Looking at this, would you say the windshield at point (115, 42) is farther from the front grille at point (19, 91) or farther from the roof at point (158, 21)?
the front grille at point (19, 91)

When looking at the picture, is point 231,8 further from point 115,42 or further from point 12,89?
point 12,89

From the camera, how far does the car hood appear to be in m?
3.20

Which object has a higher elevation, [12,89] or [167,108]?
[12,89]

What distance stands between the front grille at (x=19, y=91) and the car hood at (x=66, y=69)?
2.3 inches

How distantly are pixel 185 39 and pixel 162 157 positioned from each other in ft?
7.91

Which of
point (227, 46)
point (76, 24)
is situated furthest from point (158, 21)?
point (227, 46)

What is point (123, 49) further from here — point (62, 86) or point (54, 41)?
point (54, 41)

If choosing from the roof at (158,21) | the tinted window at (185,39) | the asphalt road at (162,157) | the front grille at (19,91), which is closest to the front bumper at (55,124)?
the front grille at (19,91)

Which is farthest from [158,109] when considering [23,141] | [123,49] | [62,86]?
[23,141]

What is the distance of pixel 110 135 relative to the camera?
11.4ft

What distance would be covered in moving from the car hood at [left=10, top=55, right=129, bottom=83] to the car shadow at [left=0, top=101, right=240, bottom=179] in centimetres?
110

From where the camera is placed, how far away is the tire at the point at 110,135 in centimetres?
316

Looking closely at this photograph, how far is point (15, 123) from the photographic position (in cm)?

---------------

■ What needs to be done
Please put the lines from the one holding "What is the" through the end of the items, both ends included, into a Markdown table with columns "No." and "Text", leaving out blank lines.

■ Expected answer
| No. | Text |
|---|---|
| 1 | What is the distance of pixel 110 135 relative to the camera? |
| 2 | 11.4ft |
| 3 | What distance would be covered in moving from the car hood at [left=10, top=55, right=129, bottom=83] to the car shadow at [left=0, top=101, right=240, bottom=179] in centimetres? |
| 4 | 110 |
| 5 | From where the camera is placed, how far away is the tire at the point at 110,135 in centimetres? |
| 6 | 316 |
| 7 | Looking closely at this photograph, how far is point (15, 123) from the photographic position (in cm)? |